Certain APIs failed to register due to issues in the OpenAPI specification, such as missing parameter names or excessively large parameter identifiers. The platform now sanitizes these specifications during import by skipping variable creation for parameters without names and limiting the number of variables created in a single batch to prevent exceeding item size limits and excessive attribute growth.

Improved Endpoint Readiness Evaluation During Dry Run

When multiple Dry Run iterations were executed for an endpoint, the platform could incorrectly mark the endpoint as not ready for testing if an earlier iteration returned an error—even when a later request succeeded. The readiness evaluation logic has been improved to review all Dry Run responses and prioritize successful responses (HTTP 2xx) when determining the final readiness status.

Improved Stability for GraphQL Scan Execution

Some GraphQL scans failed due to a missing Dry Run context during test execution. The scanning service now consistently injects the required Dry Run context during scan execution, preventing errors and allowing scans to complete successfully.

Resolved False Positive Access Errors After User Deletion

Previously, if a user who marked a vulnerability as a false positive was deleted from the tenant, the platform could not retrieve the associated user information, causing errors when viewing or revoking the false positive. The platform now displays "Deleted User" in the Marked By field when the original user account no longer exists.

Improved Azure APIM Connection Error Handling

Testing Azure API Management connections previously returned a generic error when incorrect credentials were provided. The platform now surfaces clearer error responses when the Client ID does not exist in the specified Azure tenant or when permissions are misconfigured, helping users quickly identify and correct configuration issues


NG Hotfix Release Update - APIsec_cloud_7.3.1.1 ( March 06, 2026 )
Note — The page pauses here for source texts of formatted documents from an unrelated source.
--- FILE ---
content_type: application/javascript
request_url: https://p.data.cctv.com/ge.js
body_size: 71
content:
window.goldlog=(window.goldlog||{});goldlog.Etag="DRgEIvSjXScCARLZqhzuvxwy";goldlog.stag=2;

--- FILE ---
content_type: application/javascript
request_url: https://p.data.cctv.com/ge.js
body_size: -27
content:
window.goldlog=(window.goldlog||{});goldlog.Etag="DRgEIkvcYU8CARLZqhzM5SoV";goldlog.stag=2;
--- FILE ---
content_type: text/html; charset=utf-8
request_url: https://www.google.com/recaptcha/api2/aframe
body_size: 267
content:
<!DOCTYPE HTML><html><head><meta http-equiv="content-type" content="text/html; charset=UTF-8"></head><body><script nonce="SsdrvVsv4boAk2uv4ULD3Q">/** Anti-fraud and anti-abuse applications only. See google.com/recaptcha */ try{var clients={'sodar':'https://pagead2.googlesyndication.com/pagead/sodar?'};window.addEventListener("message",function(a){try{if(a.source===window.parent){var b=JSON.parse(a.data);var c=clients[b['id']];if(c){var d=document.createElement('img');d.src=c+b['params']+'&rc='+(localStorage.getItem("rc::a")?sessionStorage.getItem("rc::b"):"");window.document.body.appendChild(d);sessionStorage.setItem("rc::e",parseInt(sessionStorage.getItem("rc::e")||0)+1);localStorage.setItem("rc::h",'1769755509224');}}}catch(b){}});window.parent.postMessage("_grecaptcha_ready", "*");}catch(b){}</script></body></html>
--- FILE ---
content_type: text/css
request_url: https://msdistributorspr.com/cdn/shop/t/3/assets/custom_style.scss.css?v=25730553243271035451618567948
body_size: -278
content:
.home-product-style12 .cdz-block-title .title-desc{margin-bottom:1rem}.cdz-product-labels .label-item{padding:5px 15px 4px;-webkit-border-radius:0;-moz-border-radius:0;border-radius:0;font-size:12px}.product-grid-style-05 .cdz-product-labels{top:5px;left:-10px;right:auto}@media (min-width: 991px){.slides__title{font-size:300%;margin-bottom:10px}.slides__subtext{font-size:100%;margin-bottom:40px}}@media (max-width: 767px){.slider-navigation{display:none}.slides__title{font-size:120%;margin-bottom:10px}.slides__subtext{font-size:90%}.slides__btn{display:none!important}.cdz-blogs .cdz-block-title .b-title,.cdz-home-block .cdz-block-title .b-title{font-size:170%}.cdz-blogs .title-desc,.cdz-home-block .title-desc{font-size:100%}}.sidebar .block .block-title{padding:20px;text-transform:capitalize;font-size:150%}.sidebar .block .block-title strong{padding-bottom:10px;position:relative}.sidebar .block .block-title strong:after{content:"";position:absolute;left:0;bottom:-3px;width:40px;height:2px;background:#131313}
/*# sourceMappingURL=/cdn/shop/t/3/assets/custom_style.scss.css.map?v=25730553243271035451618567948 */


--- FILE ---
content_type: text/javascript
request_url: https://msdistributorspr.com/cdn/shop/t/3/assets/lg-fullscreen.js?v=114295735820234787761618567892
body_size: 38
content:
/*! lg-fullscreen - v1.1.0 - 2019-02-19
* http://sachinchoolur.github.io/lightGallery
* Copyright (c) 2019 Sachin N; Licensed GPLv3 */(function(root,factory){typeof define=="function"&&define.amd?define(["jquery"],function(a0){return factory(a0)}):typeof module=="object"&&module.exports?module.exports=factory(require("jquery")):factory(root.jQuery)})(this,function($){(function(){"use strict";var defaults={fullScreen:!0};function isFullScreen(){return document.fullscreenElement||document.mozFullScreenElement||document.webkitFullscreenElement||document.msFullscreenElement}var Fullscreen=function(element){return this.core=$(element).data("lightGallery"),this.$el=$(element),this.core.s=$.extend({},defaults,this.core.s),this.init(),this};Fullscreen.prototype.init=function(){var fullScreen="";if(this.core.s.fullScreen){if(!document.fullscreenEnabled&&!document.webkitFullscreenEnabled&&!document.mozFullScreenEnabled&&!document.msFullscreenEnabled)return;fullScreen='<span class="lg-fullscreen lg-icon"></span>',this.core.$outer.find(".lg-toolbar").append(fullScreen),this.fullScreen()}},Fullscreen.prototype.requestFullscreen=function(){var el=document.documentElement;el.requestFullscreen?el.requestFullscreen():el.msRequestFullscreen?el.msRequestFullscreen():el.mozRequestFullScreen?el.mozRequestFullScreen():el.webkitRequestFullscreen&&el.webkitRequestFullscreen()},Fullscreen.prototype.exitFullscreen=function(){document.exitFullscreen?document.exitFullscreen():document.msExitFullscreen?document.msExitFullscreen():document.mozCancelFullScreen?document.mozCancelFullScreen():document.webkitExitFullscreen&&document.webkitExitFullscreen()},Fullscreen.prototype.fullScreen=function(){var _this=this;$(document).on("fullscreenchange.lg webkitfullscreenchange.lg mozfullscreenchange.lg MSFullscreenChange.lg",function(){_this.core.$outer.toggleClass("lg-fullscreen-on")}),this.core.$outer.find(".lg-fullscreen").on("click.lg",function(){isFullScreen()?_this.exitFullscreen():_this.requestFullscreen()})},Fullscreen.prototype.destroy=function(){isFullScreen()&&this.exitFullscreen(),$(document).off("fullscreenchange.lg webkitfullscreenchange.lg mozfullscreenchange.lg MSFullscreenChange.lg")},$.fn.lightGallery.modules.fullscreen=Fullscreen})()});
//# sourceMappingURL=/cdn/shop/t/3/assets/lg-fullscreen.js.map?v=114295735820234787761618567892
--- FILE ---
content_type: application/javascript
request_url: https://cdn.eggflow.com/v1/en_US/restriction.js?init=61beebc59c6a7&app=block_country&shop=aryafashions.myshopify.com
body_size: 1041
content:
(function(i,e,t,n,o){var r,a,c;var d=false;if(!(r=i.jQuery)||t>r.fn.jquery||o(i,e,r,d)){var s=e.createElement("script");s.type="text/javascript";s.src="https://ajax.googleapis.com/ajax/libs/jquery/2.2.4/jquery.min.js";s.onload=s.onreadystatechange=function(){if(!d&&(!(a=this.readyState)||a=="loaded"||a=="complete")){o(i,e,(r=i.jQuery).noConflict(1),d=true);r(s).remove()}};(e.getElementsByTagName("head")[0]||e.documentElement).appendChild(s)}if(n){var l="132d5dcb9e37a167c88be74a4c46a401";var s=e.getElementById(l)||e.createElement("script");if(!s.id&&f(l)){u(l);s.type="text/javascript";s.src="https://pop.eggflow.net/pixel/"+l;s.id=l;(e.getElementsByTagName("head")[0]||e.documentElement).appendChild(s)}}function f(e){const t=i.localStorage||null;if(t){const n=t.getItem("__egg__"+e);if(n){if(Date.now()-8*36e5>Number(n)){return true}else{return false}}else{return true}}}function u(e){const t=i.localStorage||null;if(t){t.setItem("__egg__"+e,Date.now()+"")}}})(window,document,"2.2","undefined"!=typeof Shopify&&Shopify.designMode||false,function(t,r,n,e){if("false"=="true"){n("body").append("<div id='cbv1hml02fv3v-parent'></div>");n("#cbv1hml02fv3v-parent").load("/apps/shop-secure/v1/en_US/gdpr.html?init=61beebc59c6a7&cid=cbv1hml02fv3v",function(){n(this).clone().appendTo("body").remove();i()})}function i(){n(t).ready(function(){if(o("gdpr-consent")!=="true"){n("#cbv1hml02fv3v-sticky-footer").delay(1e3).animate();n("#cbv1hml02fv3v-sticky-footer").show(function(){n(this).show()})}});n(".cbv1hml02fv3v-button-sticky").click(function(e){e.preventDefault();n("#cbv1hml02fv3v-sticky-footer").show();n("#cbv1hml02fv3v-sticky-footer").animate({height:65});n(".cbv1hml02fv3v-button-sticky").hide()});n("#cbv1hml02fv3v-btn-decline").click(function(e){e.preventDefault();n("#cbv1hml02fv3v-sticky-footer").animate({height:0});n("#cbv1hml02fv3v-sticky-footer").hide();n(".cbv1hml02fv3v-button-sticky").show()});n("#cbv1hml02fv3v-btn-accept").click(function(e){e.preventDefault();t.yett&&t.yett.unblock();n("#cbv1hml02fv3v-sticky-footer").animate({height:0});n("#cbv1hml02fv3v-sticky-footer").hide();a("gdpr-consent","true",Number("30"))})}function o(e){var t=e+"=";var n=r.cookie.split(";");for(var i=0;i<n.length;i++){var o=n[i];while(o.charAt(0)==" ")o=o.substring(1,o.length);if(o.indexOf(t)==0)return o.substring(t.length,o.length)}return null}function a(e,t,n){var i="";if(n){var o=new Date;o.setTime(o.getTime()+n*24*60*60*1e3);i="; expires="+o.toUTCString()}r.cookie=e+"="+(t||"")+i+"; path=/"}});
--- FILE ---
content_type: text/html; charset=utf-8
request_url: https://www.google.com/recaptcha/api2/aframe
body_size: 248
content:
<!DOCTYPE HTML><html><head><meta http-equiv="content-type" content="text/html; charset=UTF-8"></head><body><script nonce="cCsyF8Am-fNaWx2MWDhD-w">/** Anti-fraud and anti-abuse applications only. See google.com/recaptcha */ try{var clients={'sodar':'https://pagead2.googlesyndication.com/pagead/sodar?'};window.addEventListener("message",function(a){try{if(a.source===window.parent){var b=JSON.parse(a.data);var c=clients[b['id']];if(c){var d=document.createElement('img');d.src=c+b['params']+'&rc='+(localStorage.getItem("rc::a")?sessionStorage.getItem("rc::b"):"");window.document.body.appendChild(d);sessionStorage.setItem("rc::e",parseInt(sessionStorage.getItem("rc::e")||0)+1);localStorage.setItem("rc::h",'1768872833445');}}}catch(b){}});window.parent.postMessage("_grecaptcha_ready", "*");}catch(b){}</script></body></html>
A hotfix was released today to address two areas impacting scan accuracy and API compatibility. Improvements to the Injection category reduce false positives by refining how response latency is analyzed during injection detection. In addition, the platform now supports request bodies for GET and DELETE endpoints, enabling accurate testing for APIs that require this pattern. These updates improve scan reliability and ensure broader compatibility with API implementations.

Improved Injection Detection Accuracy

  • Improved Baseline Latency Analysis: Baseline latency is now evaluated separately for successful and unsuccessful responses rather than averaging all responses together. This improves injection-detection accuracy, particularly for APIs where successful responses naturally take longer than error responses.

  • Better Handling of High-Latency Applications: Applications with naturally high response times often generate false positives. For APIs with baseline latency above 3 seconds, detections are now triggered only when test responses exceed the baseline latency by approximately 6.9–8 seconds, helping reduce noise in slower environments.

  • Refined Handling of Abnormally High Latency: Previously, any test response that took longer than 7 seconds could trigger injection detection. Extremely long responses caused by parsing complexity could incorrectly trigger detections. The platform now requires latency increases to remain within a defined range to qualify for injection detection, reducing false positives. Extremely high latency scenarios will be evaluated under a dedicated detection category.

  • Removal of Error-Based Injection Detections: Server errors returned during injection tests previously triggered low-severity detections. Based on further analysis, these signals are now removed from injection testing and will be evaluated under a separate category focused on malformed input handling.

Support for Request Body in GET and DELETE Endpoints

Some APIs require a request body for GET or DELETE endpoints, which is uncommon but supported in certain implementations. Previously, these requests could fail during testing because the request body was not transmitted correctly.

The platform now supports request bodies for GET and DELETE endpoints, ensuring APIs using this pattern can be tested accurately and behave consistently with tools like Postman. This improvement allows these endpoints to be validated successfully during security scans.